EXCERPT PROVIDED.
/---
Officials say more education needed to combat addiction
NEW PHILADELPHIA (WJER) (May 3, 2022) – Area prevention say they’re trying to do more to promote the resources available to community members battling addiction after reviewing the county’s latest overdose death totals.
Tuscarawas County Coroner Jeff Cameron released a report last week listing 25 fatal overdoses in the county last year, which is the second-highest total to date. The record was in 2020, when the county experienced 30 drug-related deaths. Ohio Guidestone Executive Director Pam Trimmer, who also chairs the county’s Addiction Task Force, blames the pandemic.
“There was just a lot less accountability and a lot less support, and that mutual support that they get from meetings, so everything kind of shut down on them and creating that isolation just compounded the problem.”
The Tuscarawas County and New Philadelphia health departments offer free kits of the overdose reversal drug naloxone. Trimmer says also Ohio Guidestone operates hotline people battling substance use issues can call or text connect with treatment. It’s called the Hope Line and can be reached at 330-663-6812.
\---
EXERCISE GOAL.
Answer these questions from the news item on overdose deaths:
1. How many fatal overdoses in Tuscarawas County last year did the coroner's report list?
2. In what year did the county set its record for drug-related deaths, and how many were there?
3. What is the name of the hotline that Ohio Guidestone operates?

DATA LISTING.
/---
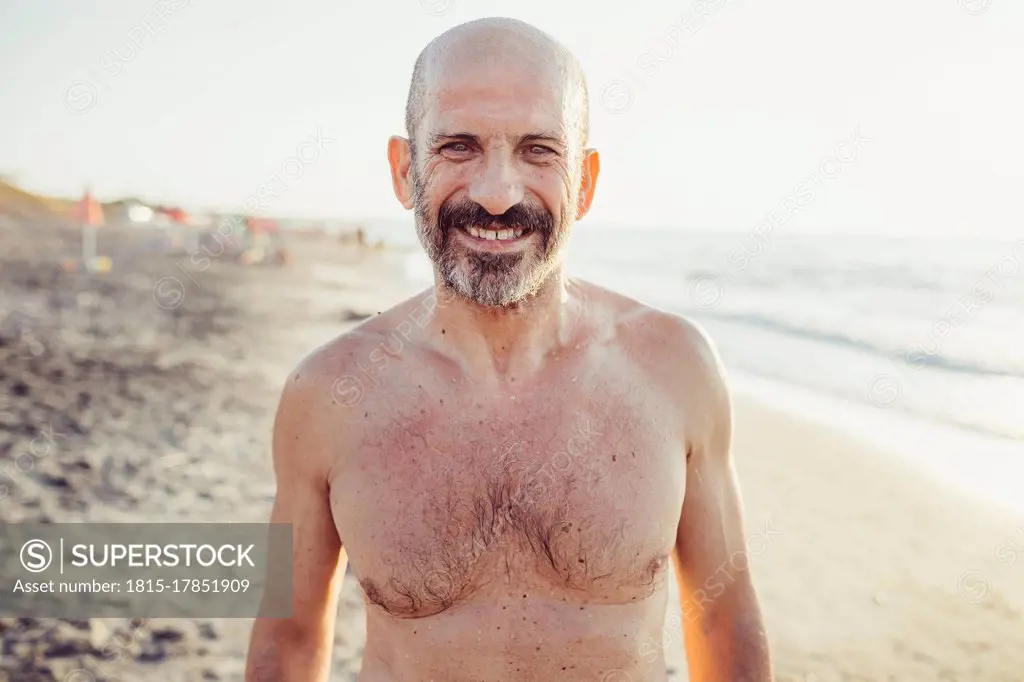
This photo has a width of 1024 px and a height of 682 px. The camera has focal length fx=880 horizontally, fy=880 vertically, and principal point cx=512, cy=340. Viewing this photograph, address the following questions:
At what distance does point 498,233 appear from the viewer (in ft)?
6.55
\---
/---
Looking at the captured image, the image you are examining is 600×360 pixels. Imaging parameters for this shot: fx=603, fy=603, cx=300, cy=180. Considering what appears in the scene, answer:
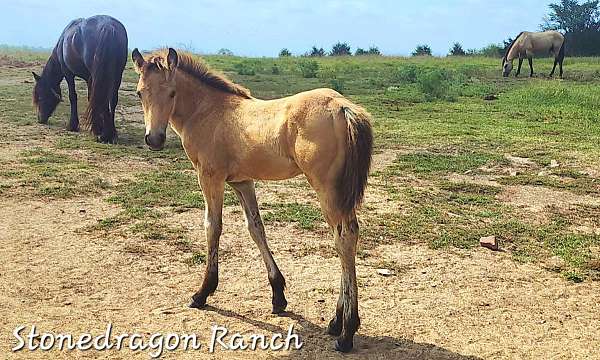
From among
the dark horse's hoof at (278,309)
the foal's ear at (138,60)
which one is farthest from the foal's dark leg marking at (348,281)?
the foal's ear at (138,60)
\---
/---
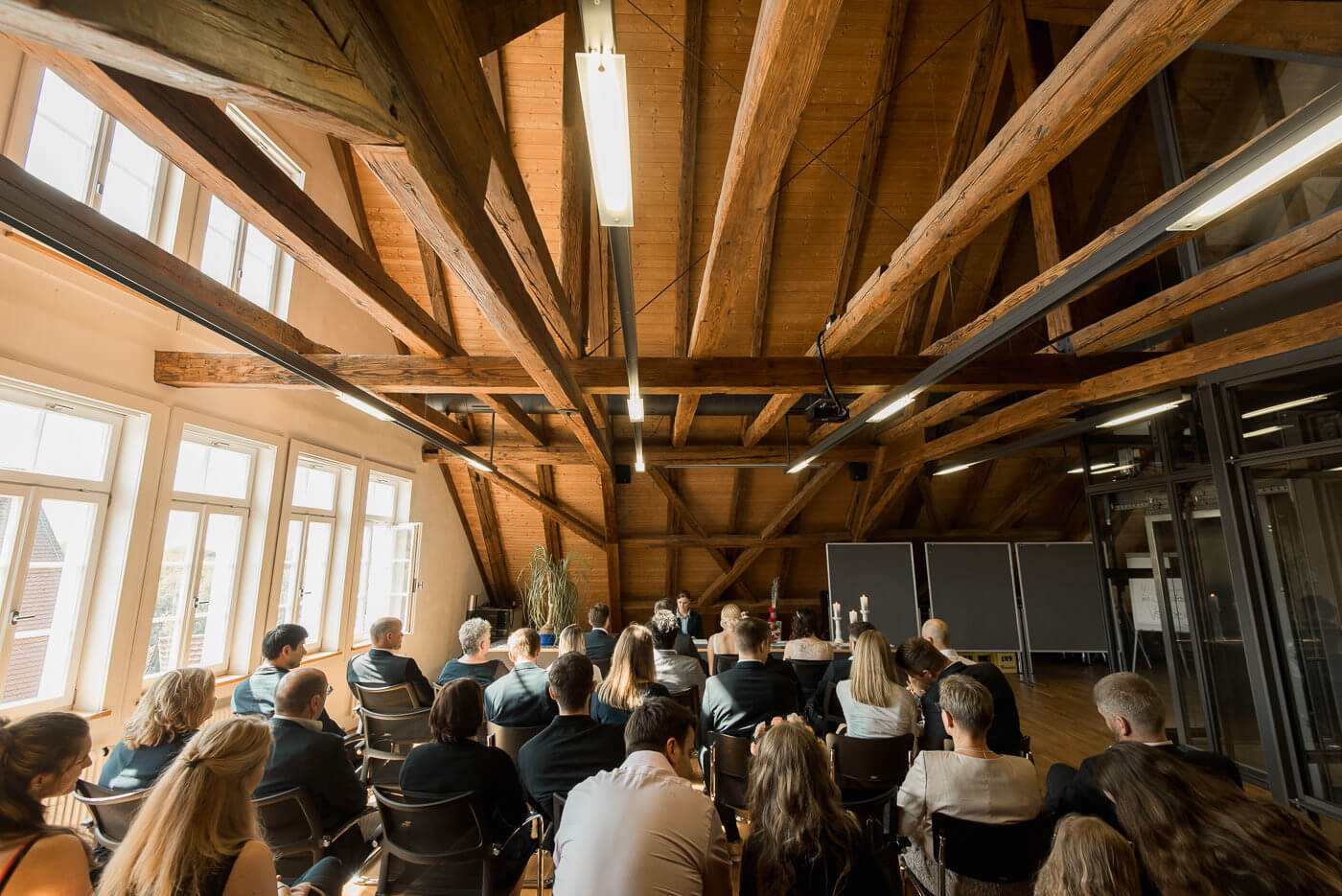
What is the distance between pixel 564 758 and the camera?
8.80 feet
\---
RESULT FOR THIS EXERCISE.
1. 25
2. 2020, with 30 deaths
3. The Hope Line